I want to change the Output Separator to ; instead of tab. I already tried:
Hadoop: key and value are tab separated in the output file. how to do it semicolon-separated?
but still my Output ist
key (tab) value
I'm using the Cloudera Demo (CDH 4.1.3).
Here is my Code:
Configuration conf = new Configuration();
String[] otherArgs = new GenericOptionsParser(conf, args).getRemainingArgs();
if (otherArgs.length != 2) {
System.err.println("Usage: Driver <in> <out>");
System.exit(2);
}
conf.set("mapreduce.textoutputformat.separator", ";");
Path in = new Path(otherArgs[0]);
Path out = new Path(otherArgs[1]);
Job job= new Job(getConf());
job.setJobName("MapReduce");
job.setMapperClass(Mapper.class);
job.setReducerClass(Reducer.class);
job.setOutputKeyClass(Text.class);
job.setOutputValueClass(Text.class);
job.setInputFormatClass(TextInputFormat.class);
job.setOutputFormatClass(TextOutputFormat.class);
FileInputFormat.setInputPaths(job, in);
FileOutputFormat.setOutputPath(job, out);
job.setJarByClass(Driver.class);
job.waitForCompletion(true) ? 0 : 1;
I want
key;value
as my output.
The property is called mapreduce.output.textoutputformat.separator
.
So you are basically missing the output
there.
You can see that in the newest trunk source code found in the Apache SVN.

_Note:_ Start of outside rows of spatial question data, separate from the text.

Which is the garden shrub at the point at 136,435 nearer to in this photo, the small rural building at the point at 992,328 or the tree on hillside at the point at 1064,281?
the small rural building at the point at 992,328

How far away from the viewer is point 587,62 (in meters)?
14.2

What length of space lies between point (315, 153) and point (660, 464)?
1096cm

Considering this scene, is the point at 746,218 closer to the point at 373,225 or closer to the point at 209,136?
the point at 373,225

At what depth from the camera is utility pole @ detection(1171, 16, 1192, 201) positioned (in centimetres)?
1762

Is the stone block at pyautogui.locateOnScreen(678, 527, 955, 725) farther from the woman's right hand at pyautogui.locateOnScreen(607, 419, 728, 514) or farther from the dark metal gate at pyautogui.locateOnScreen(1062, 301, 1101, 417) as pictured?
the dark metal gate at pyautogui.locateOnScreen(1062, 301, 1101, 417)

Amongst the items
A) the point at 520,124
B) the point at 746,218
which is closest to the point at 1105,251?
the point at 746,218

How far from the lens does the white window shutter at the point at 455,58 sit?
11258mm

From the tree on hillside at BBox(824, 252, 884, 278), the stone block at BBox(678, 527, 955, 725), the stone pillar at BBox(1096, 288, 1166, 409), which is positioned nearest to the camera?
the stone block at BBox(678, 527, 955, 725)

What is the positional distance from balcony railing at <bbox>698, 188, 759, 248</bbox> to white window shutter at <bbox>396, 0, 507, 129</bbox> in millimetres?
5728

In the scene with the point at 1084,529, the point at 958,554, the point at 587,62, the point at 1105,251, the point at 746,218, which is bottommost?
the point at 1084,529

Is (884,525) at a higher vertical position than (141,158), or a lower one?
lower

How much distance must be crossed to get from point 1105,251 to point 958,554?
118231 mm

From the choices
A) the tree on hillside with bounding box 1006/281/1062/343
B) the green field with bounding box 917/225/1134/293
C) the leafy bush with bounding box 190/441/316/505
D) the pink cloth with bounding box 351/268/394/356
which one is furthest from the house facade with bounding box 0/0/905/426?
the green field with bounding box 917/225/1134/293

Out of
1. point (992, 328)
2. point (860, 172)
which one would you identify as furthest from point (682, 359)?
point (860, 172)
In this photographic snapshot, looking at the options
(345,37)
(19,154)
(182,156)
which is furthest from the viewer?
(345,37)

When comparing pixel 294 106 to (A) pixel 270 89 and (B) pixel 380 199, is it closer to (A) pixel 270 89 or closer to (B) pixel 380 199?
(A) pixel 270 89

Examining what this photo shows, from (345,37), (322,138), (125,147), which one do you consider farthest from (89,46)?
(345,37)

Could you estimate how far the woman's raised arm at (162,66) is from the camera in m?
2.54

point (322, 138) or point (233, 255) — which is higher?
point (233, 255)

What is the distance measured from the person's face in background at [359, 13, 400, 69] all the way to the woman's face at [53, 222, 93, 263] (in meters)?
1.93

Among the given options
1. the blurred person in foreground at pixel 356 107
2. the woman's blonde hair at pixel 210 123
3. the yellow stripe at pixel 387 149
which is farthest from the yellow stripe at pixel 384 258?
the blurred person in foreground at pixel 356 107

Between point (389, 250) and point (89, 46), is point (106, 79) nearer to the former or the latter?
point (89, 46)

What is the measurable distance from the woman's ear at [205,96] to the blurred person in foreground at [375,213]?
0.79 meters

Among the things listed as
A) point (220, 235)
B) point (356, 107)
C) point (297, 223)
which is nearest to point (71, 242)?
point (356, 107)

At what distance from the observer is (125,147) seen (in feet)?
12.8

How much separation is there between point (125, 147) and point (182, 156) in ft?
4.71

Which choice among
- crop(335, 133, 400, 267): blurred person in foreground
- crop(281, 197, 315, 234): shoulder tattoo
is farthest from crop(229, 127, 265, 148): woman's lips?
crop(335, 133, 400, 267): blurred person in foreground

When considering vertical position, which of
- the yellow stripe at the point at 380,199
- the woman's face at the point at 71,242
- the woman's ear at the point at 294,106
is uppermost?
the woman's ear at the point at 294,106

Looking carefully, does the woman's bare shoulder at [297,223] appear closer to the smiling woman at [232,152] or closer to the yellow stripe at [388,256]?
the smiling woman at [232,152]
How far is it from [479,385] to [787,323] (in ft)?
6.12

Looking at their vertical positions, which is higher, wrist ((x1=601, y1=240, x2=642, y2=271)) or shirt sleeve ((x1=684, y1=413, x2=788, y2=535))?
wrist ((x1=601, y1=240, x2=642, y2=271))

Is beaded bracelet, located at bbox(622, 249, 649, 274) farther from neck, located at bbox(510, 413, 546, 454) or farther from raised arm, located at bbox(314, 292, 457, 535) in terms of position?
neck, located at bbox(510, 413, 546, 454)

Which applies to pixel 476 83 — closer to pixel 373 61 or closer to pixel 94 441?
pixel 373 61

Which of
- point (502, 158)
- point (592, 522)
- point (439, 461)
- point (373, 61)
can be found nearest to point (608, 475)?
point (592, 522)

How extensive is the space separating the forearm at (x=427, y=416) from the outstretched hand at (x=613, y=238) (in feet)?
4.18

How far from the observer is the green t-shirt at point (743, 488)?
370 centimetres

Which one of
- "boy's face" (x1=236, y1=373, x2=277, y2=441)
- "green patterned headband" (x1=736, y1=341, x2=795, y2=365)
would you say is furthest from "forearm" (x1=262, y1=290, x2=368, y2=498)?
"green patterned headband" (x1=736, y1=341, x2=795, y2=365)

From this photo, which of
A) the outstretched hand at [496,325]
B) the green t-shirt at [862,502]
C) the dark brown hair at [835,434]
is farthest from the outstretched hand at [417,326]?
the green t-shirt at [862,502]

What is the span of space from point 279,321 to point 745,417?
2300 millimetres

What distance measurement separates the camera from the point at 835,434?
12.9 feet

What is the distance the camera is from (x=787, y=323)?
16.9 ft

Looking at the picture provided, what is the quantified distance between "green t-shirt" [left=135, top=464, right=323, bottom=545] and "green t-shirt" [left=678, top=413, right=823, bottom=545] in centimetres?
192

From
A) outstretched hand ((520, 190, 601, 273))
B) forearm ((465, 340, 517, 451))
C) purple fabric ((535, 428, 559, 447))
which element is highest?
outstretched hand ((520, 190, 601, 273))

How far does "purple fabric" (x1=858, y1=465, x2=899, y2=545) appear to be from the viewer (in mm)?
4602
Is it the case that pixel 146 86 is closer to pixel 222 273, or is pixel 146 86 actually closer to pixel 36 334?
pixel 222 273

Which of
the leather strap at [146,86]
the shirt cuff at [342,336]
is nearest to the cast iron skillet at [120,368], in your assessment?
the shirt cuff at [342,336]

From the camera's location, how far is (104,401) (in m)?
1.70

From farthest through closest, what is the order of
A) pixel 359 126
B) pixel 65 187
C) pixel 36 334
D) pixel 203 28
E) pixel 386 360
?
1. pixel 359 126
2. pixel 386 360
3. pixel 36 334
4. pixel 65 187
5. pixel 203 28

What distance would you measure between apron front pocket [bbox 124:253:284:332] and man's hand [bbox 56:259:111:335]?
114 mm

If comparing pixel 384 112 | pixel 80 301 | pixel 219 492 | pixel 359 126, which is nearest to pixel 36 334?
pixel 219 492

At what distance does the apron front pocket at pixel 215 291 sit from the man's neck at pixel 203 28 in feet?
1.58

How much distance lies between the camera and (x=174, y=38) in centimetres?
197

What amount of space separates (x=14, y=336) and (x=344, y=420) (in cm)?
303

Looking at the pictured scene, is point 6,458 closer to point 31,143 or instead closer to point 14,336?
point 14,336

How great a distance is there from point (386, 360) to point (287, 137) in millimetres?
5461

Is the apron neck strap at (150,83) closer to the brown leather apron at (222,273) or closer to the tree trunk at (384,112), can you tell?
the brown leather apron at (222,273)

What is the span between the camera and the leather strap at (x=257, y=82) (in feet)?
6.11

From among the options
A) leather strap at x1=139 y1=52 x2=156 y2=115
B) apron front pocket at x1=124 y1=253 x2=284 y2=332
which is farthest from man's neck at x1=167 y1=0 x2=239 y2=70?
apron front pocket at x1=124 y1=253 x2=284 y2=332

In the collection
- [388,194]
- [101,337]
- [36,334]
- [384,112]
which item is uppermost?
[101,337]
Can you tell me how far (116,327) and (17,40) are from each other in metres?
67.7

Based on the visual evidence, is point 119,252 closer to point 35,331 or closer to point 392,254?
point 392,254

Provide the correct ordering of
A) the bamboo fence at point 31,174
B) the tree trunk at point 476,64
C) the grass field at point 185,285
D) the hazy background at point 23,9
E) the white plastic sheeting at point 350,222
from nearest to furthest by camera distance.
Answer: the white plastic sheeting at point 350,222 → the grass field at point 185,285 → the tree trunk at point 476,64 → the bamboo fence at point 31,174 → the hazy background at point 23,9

You should use conf.set("mapred.textoutputformat.separator", ";");
instead of conf.set("mapreduce.textoutputformat.separator", ";");
mapred
and mapreduce
Link
Full code:This is working.
Configuration conf = new Configuration();
String[] otherArgs = new GenericOptionsParser(conf, args).getRemainingArgs();
if (otherArgs.length != 2) {
System.err.println("Usage: Driver <in> <out>");
System.exit(2);
}
conf.set("mapred.textoutputformat.separator", ";");
Path in = new Path(otherArgs[0]);
Path out = new Path(otherArgs[1]);
Job job= new Job(getConf());
job.setJobName("MapReduce");
job.setMapperClass(Mapper.class);
job.setReducerClass(Reducer.class);
job.setOutputKeyClass(Text.class);
job.setOutputValueClass(Text.class);
job.setInputFormatClass(TextInputFormat.class);
job.setOutputFormatClass(TextOutputFormat.class);
FileInputFormat.setInputPaths(job, in);
FileOutputFormat.setOutputPath(job, out);
job.setJarByClass(Driver.class);
job.waitForCompletion(true) ? 0 : 1;
In 2017, it's getConf().set(TextOutputFormat.SEPERATOR, ";");
Using native constant provides better maintainability and less surprise I believe.
Important: this property must be set before Job.getInstance(getConf())
/ new Job(getConf())
, as job copies parameters and doesn't care about further conf modifications.